Primary cancers of the bones
Commonly known as bone sarcomas, osteosarcomas and chondrosarcomas are the two most prevalent variants. These conditions can affect individuals of all ages, but particularly those in their 20's and 60's.
Managing these conditions presents challenges centred around the removal of tumours in a manner that prevents recurrence. Reconstructing the structure is essential to replace the missing anatomical component and restore function.
Reconstruction generally involves either biological or prosthetic approaches. Biological solutions offer the advantage of reconstructing the missing structure using biological materials and host bone, providing virtually lifelong durability. However, these methods can result in donor site morbidity and a relatively high early complication rate.
The prosthetic approach involves replacing joints and segments with metal implants, enjoying high patient acceptability and good function, but they are subject to wear (Figure 1). Our service uniquely combines both approaches, offering the most appropriate one for specific cases. We have contributed pioneering work in this field, with over 30 years of research dedicated to developing innovative solutions to the problem. Additionally, we operate our own in-house bone bank—the only one of its kind in Singapore.
Figure 1. The patient had an osteosarcoma of the lower femur (a). This was biopsied and stabilised and the patient underwent chemotherapy for nine weeks (b).
The tumour was then resected with oncological sound techniques (the margins of resection were clear of tumour) and reconstructed with a tumor megaprosthesis (c). The tumour was replaced with a prosthesis which resembles the lost bone (d). The patient was able to bear weight and walk soon after surgery.
Primary cancers of the soft tissues
Referred to as soft tissue sarcomas, liposarcomas and malignant fibrous histiocytomas, these occur more commonly in adulthood, whereas rhabdomyosarcomas and synovial sarcomas are predominant in childhood.
The orthopaedic oncologist exhibit a distinctive skill in primarily resecting these tumours to preserve life and, secondarily, reconstructing defects in a way that sustains function. Moreover, these resections are performed to facilitate radiation therapy, a common approach used in managing these conditions (Figure 2).
Figure 2. The tumour recurred after two previous resections in a non-musculoskeletal oncology specialised unit in an overseas centre (a). The patient was seen in our unit for a second opinion. We resected the tumour and, using advanced multidisciplinary techniques, were able to replace the lost part in a cosmetic fashion (b) without oncological compromise (margins were clear of tumour (c))
Metastasis
When cancers from other parts of the body spread to the bone and soft tissues, these structures are compromised. Consequently, patients experience non-healing fractures, leading to decreased mobility. This, in turn, diminishes their life expectancy.
Our specialists are trained to reconstruct these affected bones and joints, enabling patients with such conditions to live out their remaining lives with dignity (Figure 3). Additionally, our staff is particularly attuned to the sensitivity required in caring for these patients.
Figure 3. The patient had bladder cancer but was resected. Subsequently, he developed left hip pain and was diagnosed with metastasis to the hip (shown by the dotted area in (a)). Historically, this condition was managed with wheelchair ambulation and radiation. However, we were able to offer new techniques which involve resecting these tumours and replacing the affected joints, allowing the patient to maintain ambulation (b).
Benign tumours of the bones and soft tissues
These conditions are commonly encountered and managed by general orthopaedists and surgeons. Our particular expertise in this field addresses two primary challenges presented by these conditions.

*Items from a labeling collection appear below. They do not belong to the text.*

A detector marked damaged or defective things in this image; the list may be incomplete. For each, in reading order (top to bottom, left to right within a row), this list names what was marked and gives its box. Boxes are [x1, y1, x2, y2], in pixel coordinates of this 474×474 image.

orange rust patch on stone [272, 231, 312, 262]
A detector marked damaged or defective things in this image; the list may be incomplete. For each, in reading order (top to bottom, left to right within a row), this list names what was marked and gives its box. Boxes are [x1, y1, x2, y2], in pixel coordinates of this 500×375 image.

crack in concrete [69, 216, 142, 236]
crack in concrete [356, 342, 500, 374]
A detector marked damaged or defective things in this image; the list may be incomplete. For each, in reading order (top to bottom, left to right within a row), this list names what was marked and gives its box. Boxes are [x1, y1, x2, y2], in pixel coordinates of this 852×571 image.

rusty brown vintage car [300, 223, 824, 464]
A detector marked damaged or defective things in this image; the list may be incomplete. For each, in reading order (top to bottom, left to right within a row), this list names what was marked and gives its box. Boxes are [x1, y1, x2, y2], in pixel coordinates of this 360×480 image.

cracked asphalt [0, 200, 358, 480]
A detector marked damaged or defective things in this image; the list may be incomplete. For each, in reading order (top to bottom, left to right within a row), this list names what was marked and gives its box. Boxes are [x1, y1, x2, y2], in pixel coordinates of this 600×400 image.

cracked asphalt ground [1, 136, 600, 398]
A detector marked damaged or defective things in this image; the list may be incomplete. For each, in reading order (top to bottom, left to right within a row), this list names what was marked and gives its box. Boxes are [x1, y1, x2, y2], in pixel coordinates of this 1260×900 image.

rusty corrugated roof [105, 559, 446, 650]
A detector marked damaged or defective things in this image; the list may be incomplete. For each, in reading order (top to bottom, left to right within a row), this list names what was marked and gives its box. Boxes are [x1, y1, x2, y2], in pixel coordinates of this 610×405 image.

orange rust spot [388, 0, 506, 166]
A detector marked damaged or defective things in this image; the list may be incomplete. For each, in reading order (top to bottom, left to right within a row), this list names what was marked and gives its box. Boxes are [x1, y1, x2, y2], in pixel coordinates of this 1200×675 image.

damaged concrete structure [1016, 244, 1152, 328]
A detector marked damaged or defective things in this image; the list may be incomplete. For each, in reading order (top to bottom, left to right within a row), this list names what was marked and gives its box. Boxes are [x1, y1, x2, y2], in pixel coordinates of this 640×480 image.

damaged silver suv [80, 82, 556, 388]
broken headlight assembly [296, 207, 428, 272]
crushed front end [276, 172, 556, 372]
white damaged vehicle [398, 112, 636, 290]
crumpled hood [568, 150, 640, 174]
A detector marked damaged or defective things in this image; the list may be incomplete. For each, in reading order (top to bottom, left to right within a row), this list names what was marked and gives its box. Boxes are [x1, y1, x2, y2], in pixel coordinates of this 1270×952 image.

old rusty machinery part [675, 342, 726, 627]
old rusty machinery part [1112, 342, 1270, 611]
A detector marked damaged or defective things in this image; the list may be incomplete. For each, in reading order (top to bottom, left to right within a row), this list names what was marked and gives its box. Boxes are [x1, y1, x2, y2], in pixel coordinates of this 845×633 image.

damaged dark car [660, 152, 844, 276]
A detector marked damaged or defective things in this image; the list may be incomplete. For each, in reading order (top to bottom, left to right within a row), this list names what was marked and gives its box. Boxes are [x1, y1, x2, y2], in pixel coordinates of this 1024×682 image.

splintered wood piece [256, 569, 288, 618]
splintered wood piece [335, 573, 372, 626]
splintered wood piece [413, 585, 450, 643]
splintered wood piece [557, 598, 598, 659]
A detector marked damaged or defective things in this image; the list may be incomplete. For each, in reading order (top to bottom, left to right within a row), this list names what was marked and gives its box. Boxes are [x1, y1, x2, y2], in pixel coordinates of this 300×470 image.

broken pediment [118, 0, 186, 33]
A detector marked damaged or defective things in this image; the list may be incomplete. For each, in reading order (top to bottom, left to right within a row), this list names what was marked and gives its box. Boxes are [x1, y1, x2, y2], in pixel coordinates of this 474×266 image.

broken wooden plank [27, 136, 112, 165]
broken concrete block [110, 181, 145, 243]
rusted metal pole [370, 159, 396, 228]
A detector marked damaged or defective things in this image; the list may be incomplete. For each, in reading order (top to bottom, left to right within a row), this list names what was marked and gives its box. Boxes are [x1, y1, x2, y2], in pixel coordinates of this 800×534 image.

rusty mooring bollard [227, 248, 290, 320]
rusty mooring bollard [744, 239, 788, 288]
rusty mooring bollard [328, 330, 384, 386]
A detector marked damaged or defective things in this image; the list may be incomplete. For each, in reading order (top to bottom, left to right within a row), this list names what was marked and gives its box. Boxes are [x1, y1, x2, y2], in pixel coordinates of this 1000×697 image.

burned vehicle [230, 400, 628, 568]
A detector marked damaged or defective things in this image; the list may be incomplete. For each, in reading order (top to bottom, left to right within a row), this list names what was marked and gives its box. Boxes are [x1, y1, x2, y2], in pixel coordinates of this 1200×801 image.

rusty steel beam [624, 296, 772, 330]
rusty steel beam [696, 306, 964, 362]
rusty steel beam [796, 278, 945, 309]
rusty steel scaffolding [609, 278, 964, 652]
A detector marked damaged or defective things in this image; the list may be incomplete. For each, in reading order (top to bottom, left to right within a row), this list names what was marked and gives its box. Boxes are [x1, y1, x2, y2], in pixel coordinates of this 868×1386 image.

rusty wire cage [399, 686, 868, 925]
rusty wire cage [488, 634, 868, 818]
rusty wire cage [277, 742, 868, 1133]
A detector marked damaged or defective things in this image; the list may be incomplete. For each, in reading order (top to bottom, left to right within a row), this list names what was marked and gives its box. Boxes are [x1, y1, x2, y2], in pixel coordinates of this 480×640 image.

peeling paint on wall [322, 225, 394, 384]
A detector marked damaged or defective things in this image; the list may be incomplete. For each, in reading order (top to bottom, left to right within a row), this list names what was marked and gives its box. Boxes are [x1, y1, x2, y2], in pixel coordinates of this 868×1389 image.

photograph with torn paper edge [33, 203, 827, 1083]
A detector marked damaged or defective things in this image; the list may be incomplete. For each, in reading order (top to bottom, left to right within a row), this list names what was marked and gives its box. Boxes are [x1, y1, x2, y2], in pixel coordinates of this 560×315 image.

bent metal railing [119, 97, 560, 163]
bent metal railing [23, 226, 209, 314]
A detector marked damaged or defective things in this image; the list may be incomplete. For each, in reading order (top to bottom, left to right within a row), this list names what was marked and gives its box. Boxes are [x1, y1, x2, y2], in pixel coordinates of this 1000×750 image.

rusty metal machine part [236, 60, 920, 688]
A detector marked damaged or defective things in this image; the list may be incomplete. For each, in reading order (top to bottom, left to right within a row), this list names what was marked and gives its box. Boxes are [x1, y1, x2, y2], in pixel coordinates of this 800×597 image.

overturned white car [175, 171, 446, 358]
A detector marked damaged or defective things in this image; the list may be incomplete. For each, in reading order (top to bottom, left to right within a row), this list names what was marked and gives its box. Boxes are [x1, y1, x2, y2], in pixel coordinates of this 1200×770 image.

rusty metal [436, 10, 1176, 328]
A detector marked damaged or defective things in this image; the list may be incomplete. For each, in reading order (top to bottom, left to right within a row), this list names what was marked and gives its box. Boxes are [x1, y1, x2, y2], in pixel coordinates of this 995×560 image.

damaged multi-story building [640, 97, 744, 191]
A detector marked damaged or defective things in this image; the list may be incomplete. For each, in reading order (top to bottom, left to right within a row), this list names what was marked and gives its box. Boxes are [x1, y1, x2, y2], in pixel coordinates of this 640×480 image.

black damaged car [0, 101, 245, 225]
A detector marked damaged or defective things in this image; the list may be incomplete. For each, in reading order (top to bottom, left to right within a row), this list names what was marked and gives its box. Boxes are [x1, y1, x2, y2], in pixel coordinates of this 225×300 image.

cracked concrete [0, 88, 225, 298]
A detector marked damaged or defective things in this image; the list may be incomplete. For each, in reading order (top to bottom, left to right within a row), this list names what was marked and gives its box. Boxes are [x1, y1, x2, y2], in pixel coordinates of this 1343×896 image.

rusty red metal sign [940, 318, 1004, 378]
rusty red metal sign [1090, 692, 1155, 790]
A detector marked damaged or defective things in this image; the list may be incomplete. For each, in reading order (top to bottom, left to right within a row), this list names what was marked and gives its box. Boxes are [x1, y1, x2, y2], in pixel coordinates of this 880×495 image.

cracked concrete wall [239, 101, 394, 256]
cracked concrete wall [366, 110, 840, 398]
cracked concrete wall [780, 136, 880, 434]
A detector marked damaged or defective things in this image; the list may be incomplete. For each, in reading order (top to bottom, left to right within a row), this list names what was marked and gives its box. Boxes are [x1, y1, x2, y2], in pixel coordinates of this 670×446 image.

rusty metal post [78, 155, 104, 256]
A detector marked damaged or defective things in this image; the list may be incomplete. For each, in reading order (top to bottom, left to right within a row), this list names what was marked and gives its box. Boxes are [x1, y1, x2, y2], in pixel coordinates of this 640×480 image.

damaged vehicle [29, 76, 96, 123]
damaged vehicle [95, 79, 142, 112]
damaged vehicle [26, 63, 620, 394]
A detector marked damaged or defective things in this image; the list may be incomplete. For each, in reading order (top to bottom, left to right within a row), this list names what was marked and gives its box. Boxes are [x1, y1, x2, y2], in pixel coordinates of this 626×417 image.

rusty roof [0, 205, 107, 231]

First, diagnosing these conditions presents challenges as they can mimic more severe conditions like cancers. We collaborate closely with the Departments of Pathology and Radiology, engaging in regular meetings to thoroughly discuss such cases before surgical intervention. This approach minimises the risk of misdiagnosis.
Subsequently, when these conditions compromise function and necessitate surgery (e.g. weakening the bone to the point of potential fracture), we are able to reconstruct these conditions with minimal functional impact (Figure 4).
Figure 4. The patient had a benign condition of the femur, initially overlooked. Typically, most such conditions are managed by general orthopaedists in the early stages, where effective control is feasible. However, when they progress to the point of anatomical disruption within the femur, limb salvage becomes a challenging process (a). Using various advanced techniques, including bone from our in-house bone bank and the selection of metals in implants that do not interfere with subsequent MRI surveillance for recurrent disease, we were able to restore the femur's anatomy.